Release Date: July 31
Starring Comedians: Demetri Martin, Eugene Levy
Give Demetri Martin some credit. Not only is Taking Woodstock his first major film, but he's playing the lead. What's more, the film is the latest from super-respected (in the "serious" film community) director Ang Lee. The comedian plays real-life character Elliot Tiber, who offered his family's motel to Woodstock concert organizers. Lee took a big chance casting Martin as the lead his first time out, but it's Martin who's got the most to prove with this comedy-drama. Preliminary word out of Cannes wasn't great, but we'll have to wait until August to see for ourselves.
Release Date: August 14
This would-be Used Cars update looks like a vehicle designed for Will Ferrell (and may have been; he plays a small role and is serving as producer), but stars Jeremy Piven instead. The red-band trailer doesn't promise a whole lot, minus an uncomfortable hate crime joke at the expense of Ken Jeong (also seen in this summer's The Hangover), but I like Used Cars enough to get my hopes up for this. Lest you think The Goods is a remake; it isn't.

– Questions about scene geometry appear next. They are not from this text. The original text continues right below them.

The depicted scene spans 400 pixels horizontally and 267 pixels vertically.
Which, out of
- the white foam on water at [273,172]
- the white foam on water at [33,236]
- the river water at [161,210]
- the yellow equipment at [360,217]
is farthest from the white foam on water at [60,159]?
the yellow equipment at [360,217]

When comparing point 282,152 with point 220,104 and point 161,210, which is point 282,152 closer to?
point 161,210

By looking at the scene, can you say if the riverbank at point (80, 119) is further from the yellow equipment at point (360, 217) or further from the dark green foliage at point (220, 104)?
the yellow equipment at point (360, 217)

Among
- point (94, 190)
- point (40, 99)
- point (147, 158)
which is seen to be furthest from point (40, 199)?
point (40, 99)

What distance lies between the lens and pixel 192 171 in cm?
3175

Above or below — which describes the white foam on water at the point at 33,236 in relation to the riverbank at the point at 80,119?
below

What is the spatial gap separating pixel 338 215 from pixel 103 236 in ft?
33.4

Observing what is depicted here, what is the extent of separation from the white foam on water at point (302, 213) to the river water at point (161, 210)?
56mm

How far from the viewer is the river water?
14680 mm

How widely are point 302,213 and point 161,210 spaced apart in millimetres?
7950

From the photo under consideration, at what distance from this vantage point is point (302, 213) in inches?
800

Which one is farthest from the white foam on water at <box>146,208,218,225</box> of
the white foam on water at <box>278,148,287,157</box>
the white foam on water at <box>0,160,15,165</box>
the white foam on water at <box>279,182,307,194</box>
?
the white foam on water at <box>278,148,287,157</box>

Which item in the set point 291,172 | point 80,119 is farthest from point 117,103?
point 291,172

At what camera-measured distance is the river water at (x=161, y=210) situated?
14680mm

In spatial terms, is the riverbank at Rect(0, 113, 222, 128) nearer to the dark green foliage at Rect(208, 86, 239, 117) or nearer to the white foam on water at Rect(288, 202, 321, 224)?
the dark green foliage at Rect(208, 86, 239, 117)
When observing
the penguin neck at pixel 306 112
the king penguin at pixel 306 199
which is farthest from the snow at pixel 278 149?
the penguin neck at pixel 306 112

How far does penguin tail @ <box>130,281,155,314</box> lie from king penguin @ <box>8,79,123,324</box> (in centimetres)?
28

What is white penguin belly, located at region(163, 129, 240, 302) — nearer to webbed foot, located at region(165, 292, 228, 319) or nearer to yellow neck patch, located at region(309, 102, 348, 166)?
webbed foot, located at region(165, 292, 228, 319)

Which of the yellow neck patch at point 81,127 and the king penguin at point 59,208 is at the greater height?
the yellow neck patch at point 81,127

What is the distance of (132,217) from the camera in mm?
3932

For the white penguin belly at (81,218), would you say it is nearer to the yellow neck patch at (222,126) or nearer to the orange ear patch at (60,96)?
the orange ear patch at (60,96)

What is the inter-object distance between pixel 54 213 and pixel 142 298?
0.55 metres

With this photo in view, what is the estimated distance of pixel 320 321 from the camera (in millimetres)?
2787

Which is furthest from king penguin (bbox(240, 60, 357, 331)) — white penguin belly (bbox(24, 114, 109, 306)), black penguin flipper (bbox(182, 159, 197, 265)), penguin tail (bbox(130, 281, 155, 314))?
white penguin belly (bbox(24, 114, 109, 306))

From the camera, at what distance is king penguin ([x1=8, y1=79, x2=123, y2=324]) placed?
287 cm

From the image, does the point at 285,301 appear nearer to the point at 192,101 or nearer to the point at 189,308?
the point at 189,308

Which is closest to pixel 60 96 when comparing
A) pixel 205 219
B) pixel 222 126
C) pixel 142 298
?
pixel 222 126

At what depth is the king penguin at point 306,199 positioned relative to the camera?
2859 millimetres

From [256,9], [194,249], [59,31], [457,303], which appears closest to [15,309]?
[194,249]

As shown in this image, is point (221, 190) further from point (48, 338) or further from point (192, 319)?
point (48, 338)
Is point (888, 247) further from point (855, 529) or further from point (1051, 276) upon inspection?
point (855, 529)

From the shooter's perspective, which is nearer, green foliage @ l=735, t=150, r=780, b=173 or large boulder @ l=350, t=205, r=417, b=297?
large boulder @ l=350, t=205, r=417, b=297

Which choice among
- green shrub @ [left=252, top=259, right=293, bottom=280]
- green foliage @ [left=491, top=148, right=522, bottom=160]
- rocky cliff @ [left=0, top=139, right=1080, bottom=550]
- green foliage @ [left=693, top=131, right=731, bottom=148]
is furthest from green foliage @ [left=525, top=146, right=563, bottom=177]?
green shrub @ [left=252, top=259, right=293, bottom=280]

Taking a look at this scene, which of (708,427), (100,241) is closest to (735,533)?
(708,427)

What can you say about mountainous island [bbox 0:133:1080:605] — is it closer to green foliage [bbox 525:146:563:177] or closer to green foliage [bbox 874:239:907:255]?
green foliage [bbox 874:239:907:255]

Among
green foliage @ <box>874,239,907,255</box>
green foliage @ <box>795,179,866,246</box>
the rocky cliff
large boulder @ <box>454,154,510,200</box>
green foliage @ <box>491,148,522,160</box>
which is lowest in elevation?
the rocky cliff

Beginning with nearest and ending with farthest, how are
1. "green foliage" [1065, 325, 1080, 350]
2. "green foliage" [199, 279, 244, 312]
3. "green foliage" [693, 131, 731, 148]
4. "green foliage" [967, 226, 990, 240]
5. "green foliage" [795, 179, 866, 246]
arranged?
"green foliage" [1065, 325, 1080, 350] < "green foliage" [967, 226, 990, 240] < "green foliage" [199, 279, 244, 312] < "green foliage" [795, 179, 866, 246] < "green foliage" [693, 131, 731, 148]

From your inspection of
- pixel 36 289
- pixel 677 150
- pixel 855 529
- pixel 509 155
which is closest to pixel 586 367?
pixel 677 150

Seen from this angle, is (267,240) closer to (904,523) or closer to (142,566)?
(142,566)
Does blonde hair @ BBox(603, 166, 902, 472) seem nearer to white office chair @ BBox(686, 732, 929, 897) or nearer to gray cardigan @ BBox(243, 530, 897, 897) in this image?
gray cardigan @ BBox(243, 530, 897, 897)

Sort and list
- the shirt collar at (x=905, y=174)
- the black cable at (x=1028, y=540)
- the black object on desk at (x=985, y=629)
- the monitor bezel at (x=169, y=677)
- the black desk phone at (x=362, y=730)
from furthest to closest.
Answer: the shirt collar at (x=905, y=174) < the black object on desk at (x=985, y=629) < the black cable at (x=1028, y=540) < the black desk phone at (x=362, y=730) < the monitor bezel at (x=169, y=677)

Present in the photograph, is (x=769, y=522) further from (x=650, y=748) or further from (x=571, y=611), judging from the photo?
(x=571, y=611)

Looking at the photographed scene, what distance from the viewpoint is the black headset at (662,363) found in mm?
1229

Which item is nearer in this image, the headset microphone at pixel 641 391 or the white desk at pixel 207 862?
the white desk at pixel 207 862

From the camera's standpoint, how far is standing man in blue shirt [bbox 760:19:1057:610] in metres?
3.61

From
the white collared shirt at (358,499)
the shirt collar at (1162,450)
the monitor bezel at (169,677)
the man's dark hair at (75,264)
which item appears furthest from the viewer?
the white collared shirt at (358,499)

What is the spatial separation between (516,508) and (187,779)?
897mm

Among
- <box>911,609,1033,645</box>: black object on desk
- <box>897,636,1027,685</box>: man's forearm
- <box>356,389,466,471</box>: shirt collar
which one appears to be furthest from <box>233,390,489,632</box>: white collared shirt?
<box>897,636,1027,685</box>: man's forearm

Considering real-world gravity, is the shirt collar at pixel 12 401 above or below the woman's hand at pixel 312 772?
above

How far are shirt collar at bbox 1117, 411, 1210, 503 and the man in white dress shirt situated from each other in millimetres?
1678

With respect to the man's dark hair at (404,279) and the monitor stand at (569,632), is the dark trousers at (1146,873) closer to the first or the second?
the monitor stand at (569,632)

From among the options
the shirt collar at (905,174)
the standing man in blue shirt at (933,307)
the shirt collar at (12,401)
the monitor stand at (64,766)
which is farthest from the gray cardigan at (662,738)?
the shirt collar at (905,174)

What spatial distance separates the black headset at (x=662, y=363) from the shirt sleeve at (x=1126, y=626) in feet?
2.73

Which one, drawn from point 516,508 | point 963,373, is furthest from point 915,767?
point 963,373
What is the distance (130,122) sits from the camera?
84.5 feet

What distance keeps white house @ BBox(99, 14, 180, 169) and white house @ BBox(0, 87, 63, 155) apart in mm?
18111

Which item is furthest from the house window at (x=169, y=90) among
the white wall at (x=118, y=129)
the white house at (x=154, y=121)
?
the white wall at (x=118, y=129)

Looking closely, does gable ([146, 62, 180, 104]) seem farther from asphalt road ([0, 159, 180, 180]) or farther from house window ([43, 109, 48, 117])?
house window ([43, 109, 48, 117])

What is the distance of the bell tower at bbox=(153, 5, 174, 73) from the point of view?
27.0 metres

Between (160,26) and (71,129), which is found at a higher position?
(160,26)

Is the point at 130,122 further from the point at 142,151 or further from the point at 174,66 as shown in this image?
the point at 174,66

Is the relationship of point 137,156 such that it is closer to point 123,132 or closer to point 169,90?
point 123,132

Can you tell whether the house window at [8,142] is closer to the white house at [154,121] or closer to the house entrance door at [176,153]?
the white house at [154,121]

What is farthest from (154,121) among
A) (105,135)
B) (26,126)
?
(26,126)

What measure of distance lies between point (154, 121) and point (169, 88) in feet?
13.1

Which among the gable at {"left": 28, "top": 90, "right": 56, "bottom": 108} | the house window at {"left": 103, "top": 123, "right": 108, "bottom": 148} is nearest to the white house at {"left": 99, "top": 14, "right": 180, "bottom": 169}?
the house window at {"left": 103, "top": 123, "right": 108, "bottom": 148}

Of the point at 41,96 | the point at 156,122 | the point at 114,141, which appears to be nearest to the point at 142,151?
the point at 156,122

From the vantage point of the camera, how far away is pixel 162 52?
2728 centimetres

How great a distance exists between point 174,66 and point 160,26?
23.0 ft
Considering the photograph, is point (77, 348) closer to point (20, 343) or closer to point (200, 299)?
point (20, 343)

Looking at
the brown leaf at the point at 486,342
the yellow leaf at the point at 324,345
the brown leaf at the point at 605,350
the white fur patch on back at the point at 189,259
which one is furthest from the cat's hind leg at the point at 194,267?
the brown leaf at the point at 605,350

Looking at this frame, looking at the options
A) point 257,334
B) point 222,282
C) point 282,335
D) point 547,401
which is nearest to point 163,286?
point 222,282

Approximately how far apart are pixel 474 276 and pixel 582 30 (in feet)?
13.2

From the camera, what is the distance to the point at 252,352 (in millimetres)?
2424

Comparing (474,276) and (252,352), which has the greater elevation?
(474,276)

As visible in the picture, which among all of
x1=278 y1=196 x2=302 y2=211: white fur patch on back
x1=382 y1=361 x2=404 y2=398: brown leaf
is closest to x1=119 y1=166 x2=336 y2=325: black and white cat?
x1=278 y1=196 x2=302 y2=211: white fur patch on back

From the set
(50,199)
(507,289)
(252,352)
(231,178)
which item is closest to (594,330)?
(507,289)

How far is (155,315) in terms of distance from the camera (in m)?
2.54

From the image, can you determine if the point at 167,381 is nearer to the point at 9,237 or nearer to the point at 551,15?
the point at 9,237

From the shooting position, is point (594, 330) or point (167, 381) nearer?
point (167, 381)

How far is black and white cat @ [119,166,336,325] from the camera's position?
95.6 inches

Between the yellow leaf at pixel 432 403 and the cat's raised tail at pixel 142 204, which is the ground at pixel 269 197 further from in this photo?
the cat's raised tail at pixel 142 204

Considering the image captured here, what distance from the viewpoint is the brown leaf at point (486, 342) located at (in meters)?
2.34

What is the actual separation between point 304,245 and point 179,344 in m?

I'm just drawing comparisons between the plots. The movie features a whole mess of comedians, including Jeong, Ed Helms (also of The Hangover), Ferrell, David Koechner, Rob Riggle, T.J. Miller and Steve Byrne.
Release Date: August 14
Starring Comedians: B.J. Novak, Mike Meyers
No, it's not a comedy, but the new film by Quentin Tarantino does feature a few prominent roles for comedians. Stand-up comic and Office cast member B.J. Novak stars as a soldier in star Brad Pitt's platoon of Nazi killers, and Mike Meyers shows up (under some heavy makeup) as a British military mastermind with a plot to kill Hitler. Tarantino has cast a few comedians in the past (anyone remember Julia Sweeney or Kathy Griffin -- playing herself -- in Pulp Fiction?), but these are certainly his most significant roles for comics to date. The movie looks great, and should hopefully put a nice cap on what appears to be a stellar summer.